■ 学習用本文:

4月25日 年に数回、刈和野にある「ギャラリーゆう」で作家の塩野さんや杜氏の森谷君、こうじ屋今野さんらと集まって、見事な庭を愛でながら一献傾ける会を続けている。昨夜はこの春の会。なによりもギャラリーの軽部夫妻のホスピタリティがぴかいちで、いつも帰りの電車の時間を忘れるほど。お酒が飲めるということだけで舞い上がる年齢ではない。飲み会は何かしら理由をつけて断ったり、遠慮する機会のほうが多くなった。でもこの会だけは特別。

4月26日 ずっと目の調子が悪い。日常生活に支障はない。年だから白内障かぐらいの軽い気持ちなのだが、どうしてここ1ヵ月ほどで急にこんな具合になったのか、そこの説明がつかない。たまたまSシェフが「ブルーライト」を遮断するメガネを作った、という話をしていたのを聞き、思い当たった。ブルーライトは紫外線などと同じく網膜の奥にまで到達する強い光。スマホやパソコンから発せられるもので、このところずっと原稿書きでパソコンとにらめっこの日々が1ヵ月以上続いていた。そうか、おれもブルーライトかも。症状を調べ始めたら、ほとんど合致する。

4月27日 本を出す仕事を「見よう見まねで」はじめてから45年。もうちょっとで半世紀だ。誰からも学んだり修業したわけではない「無手勝流」だが、実は一度もこの仕事が自分の天職だ、と思ったことがない。これまで千冊を超える本を編集してきた。でもこれだから本づくりはやめられない、という甘美な満足感を抱いたことはない。反省と自己嫌悪と苛立ちの日々だ。いまも自分にはもっと適した仕事があったのではないだろうか、とクヨクヨする日々を送っている。女々しい限りだ。誰にとっても天職などない、と開き直ることもできるのだが、別の仕事への願望は体の奥深くに巣くったままだ。

■ データ:
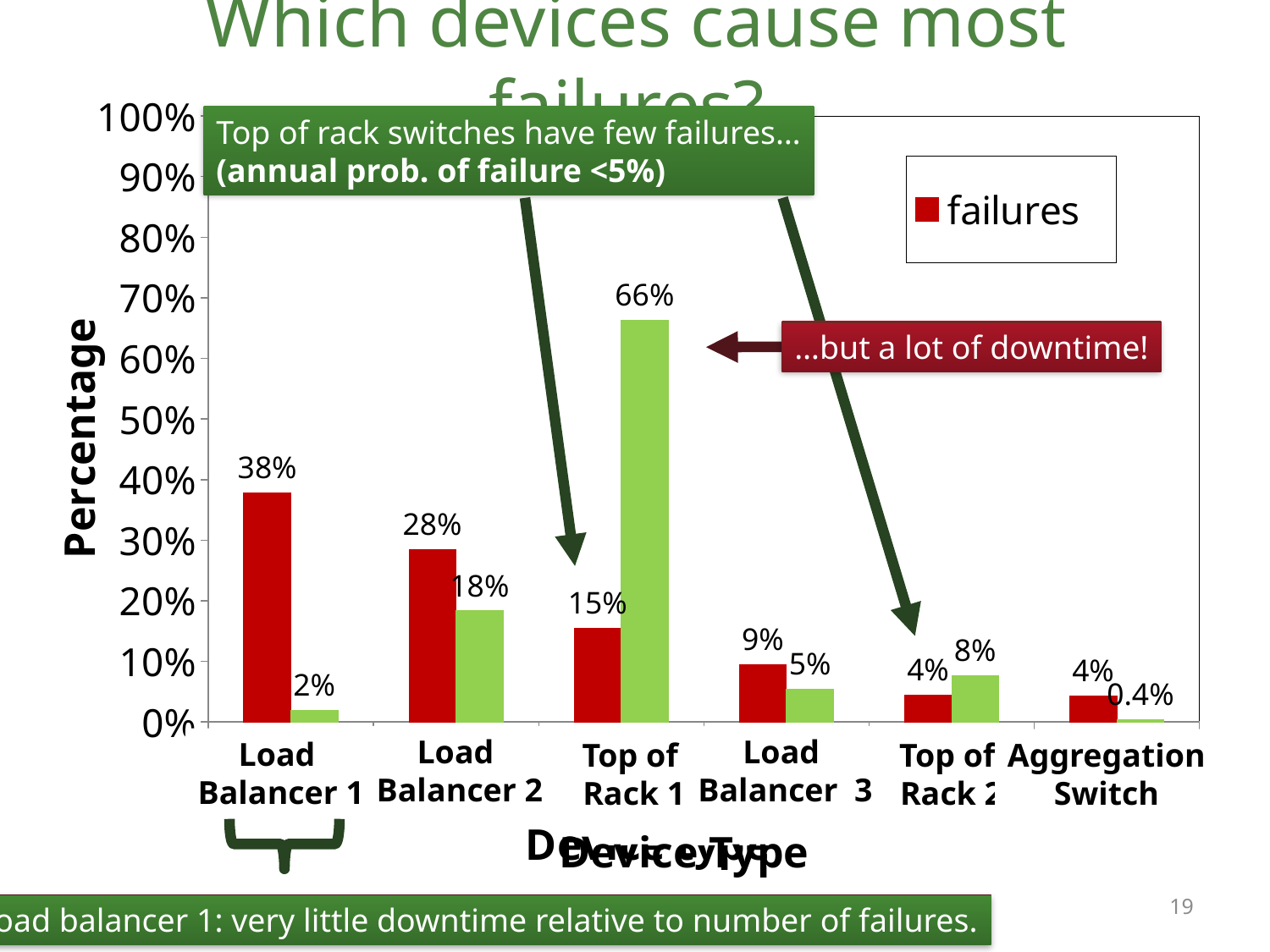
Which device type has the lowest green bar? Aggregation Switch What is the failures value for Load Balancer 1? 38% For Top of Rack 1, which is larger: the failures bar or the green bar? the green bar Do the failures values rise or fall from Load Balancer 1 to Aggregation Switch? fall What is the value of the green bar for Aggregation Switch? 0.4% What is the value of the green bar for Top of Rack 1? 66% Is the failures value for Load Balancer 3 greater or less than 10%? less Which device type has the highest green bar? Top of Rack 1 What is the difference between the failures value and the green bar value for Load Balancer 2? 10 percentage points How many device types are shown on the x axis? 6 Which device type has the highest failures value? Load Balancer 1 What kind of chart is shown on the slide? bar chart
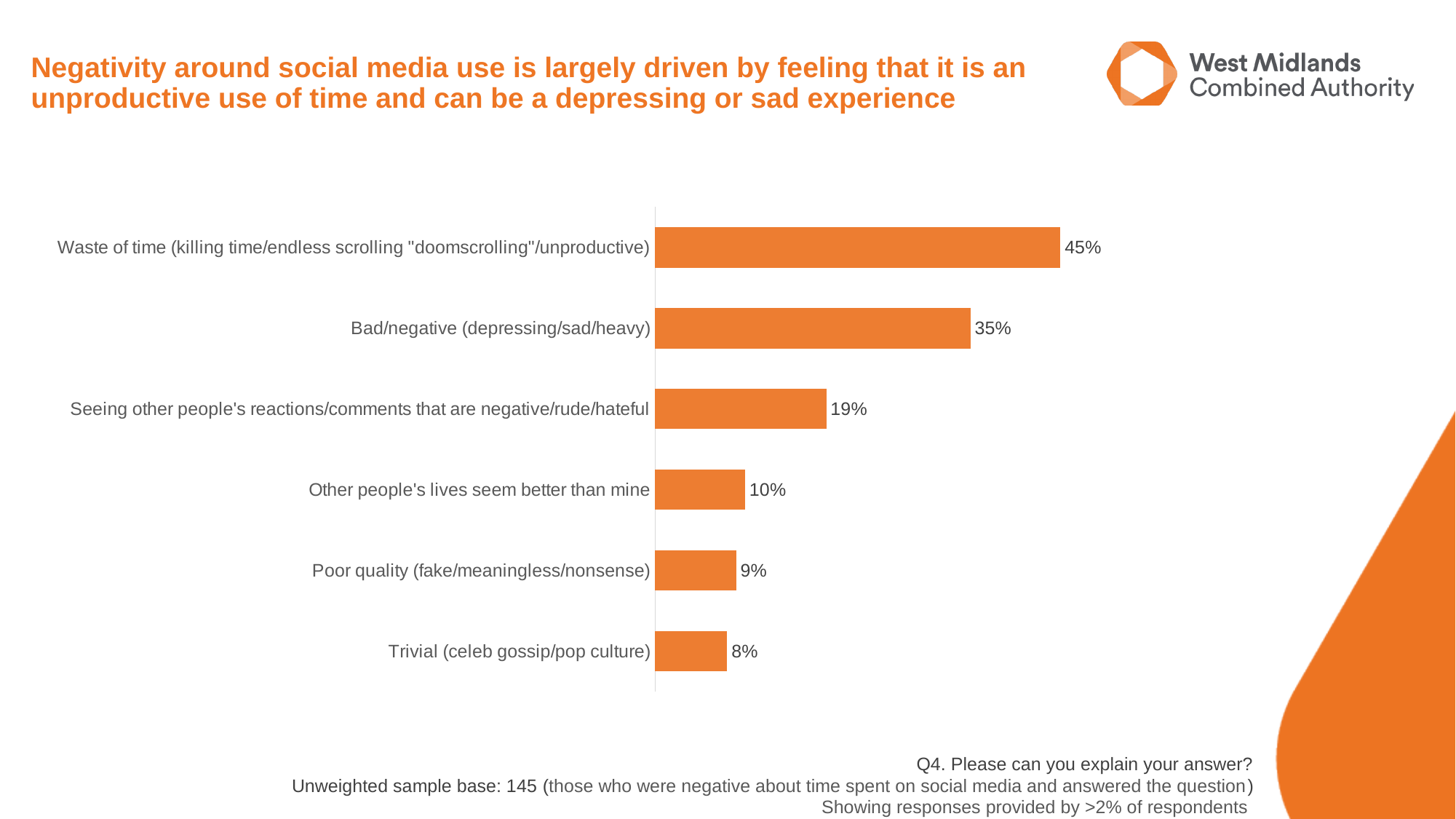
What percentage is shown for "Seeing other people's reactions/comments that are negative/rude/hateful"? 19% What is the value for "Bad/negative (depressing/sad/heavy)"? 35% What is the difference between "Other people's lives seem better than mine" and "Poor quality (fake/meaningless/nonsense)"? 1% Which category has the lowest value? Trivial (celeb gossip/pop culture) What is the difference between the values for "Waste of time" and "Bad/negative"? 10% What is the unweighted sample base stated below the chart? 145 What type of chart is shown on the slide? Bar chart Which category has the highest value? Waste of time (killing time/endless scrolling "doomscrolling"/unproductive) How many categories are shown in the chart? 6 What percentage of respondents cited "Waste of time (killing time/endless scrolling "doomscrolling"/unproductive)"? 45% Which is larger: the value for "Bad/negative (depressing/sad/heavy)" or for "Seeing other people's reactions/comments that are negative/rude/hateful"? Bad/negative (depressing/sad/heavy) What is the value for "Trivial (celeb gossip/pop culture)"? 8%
--
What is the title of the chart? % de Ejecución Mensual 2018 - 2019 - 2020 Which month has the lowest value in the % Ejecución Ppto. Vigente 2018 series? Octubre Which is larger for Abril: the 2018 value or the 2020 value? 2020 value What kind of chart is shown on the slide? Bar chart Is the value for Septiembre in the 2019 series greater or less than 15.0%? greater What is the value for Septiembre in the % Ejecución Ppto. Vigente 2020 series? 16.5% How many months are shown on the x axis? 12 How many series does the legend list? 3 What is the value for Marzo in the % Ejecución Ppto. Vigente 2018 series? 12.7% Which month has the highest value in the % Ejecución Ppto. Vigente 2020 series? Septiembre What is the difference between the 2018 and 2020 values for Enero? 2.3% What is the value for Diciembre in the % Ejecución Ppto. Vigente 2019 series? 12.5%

■ 課題の目的: 本文で名前が挙がっている人物を、本文にある肩書きや呼び方を添えてすべて挙げてください。夫妻は一組として数える。

■ 解答結果:
作家の塩野さん
杜氏の森谷君
こうじ屋今野さん
ギャラリーの軽部夫妻
Sシェフ